Une solution existe cependant : la société Tri Vallées, installée à Albertville depuis 1998, est la seule en France à traiter les skis en fin de vie pour les recycler. Elle traite aussi toutes sortes de textiles sans distinction (y compris les vêtements techniques de ski et d’outdoor). Gauthier Mestrallet, le responsable développement, explique que l’idée est venue de “la communauté de communes du canton d’Aime pour laquelle on travaille nous a interpellés un jour en nous disant : « les bennes en déchetteries contiennent des tonnes et des tonnes de ski qui partent en décharge. Pourriez-vous réfléchir à une démarche plus satisfaisante d’un point de vue environnemental ? » À partir de là, on a mené une étude de faisabilité sur le recyclage, cherché un broyeur suffisamment puissant (ce qui nous a pris deux ans), pour arriver aujourd’hui à une valorisation à 100% des produits”.
Le fonctionnement, unique en France, est simple : “nous collectons directement chez les loueurs qui se séparent d’environ un tiers de leur stock chaque année. Nous transportons ensuite le matériel (skis, surfs, chaussures…) sur le lieu de destruction. Le matériel passe dans 7 broyeurs successifs pour arriver à une granulométrie d’environ 1 cm de diamètre. Les parties ferreuses sont aimantées et les non ferreuses type alu sont séparées et récupérées. Reste en sortie un broyat constitué de matériaux composites, mélange de différents plastiques qui est valorisé en cimenterie comme combustible. Le matériel est donc valorisé à 100%, une partie matière et l’autre partie énergie.?Pour un magasin de Savoie, il faut compter 2 euros par paire, coût qui comprend la collecte en porte à porte, le transport, le traitement et l’envoi d’un certificat de destruction, permettant au magasin de justifier ses sorties de stock d’un point de vue comptable".
Le marché du déchet est évalué à environ 1550 tonnes de skis usagers jetés par an par les loueurs... pas négligeable pour l’environnement, mais pas assez pour intéresser les grands groupes.
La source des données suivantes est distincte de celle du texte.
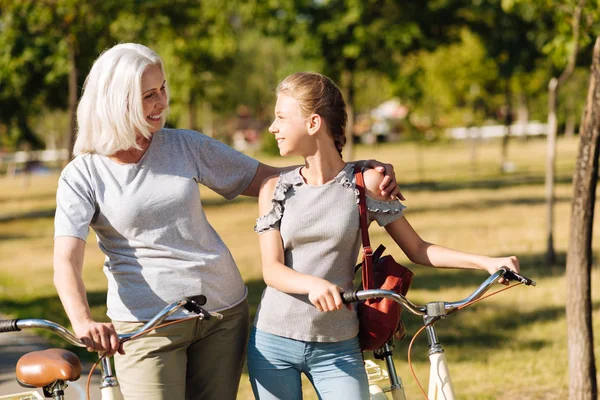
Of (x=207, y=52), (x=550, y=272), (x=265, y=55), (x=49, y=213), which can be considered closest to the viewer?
(x=550, y=272)

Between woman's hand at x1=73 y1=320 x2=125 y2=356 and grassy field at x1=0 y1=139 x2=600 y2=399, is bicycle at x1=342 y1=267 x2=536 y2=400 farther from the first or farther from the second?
grassy field at x1=0 y1=139 x2=600 y2=399

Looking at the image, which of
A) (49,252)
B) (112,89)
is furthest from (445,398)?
(49,252)

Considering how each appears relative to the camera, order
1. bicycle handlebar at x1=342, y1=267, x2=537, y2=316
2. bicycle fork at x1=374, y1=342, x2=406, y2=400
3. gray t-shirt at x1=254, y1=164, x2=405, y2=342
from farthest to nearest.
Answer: bicycle fork at x1=374, y1=342, x2=406, y2=400 → gray t-shirt at x1=254, y1=164, x2=405, y2=342 → bicycle handlebar at x1=342, y1=267, x2=537, y2=316

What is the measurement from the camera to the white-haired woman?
10.1 ft

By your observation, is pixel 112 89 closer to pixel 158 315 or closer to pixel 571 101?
pixel 158 315

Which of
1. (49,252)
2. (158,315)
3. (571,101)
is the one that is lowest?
(571,101)

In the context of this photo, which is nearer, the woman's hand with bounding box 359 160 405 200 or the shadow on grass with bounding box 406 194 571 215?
the woman's hand with bounding box 359 160 405 200

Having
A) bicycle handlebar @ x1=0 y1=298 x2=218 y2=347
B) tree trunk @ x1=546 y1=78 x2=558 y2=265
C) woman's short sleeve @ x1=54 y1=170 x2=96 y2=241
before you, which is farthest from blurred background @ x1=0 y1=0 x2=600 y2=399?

Le recyclage cependant n’est qu’une partie du problème, comme le rappelle Julien Vigouroux du groupe Rossignol/Dynastar : “avec un ski écolo, tu ne résous qu'une minuscule partie du problème. On transporte toujours les skis par poids lourds en montagne et l'acheteur vient en voiture acheter son ski... Rien n'est prêt dans notre société pour être écolo. C'est un problème de société, pas uniquement du monde du ski. Cependant si les matériaux utilisés ne sont pas écolos, le mode de production peut l'être : trier les déchets, filtrer l'eau. Toutes les usines du groupe respectent la norme 14001 (Environnement).”
Démarche plus globale qui a été adoptée par le groupe Amer dont fait partie Salomon, explique Denis Levet, en charge du marketing ski : “la démarche d'Amer vise une baisse globale du Co2. Nous n'utilisons plus de verres en plastique (sauf aux machines à café, NDLR), les déplacement en avion réduits, nous favorisons le covoiturage, nous optimisons la logistique, l'emballage. L'usine d'Atomic en Autriche est autonome en énergie à 100%. On a une vision globale en terme de groupe dont le recyclage fait partie mais n'est pas une priorité”.
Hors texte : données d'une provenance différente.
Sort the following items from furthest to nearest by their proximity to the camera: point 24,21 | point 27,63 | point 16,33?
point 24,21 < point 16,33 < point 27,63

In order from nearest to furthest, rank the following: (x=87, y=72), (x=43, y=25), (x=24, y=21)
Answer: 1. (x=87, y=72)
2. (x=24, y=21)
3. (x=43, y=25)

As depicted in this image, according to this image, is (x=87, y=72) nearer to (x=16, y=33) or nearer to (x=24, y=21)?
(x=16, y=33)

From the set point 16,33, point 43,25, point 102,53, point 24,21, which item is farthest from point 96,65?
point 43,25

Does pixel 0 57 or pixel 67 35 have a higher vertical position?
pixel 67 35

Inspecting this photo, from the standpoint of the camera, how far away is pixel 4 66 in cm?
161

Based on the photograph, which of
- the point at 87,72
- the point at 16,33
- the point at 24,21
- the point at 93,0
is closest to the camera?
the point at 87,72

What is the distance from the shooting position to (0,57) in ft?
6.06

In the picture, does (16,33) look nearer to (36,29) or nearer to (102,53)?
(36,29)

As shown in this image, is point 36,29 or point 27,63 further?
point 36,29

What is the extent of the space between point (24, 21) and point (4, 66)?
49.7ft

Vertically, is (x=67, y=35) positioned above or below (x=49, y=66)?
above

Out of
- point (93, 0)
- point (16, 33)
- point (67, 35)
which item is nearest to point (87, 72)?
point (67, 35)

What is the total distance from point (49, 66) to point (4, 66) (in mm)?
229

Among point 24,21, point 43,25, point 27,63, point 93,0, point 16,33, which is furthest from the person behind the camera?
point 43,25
L’enseigne Twinner, par ailleurs partenaire de ce guide du matos, compte 200 points de vente en France. Elle est la première centrale à imposer l’éco-comportement parmi les critères de son label “Montagne Authentique” (55 magasins ont signé sur les 130 situés de montagne). Olivier Reat, directeur du réseau montagne de Twinner, nous l’explique.
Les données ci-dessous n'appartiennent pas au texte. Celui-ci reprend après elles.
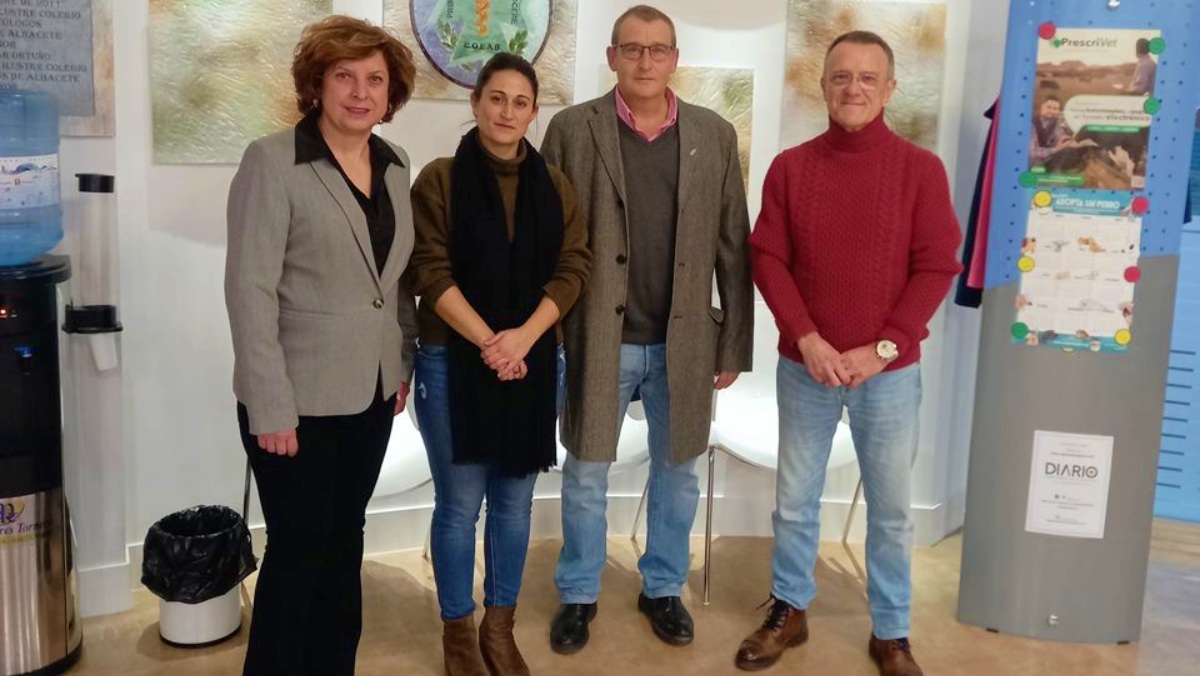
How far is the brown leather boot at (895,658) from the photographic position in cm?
275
Skipass : Comment l’éco-comportement est-il pris en compte dans ce label ?
OR : "Chaque magasin labellisé se doit de s’engager dans une démarche afin de réduire au maximum son impact environnemental. Les engagements des magasins de notre réseau montagne sont de recycler le matériel, skis et snowboards. On travaille en relation avec Tri-Vallées et la Fédération de la Distribution et des Magasins de Sports, c’est-à-dire l’organisme qui régit les métiers du sport. C’est un problème qui est assez compliqué, car outre le problème écologique dépolluant, il n’existe pas encore de structure nationale en France qui soit suffisamment organisée pour ramasser les skis sur l’ensemble des massifs français. On y travaille...
Skipass : Utilisez-vous des produits bio ?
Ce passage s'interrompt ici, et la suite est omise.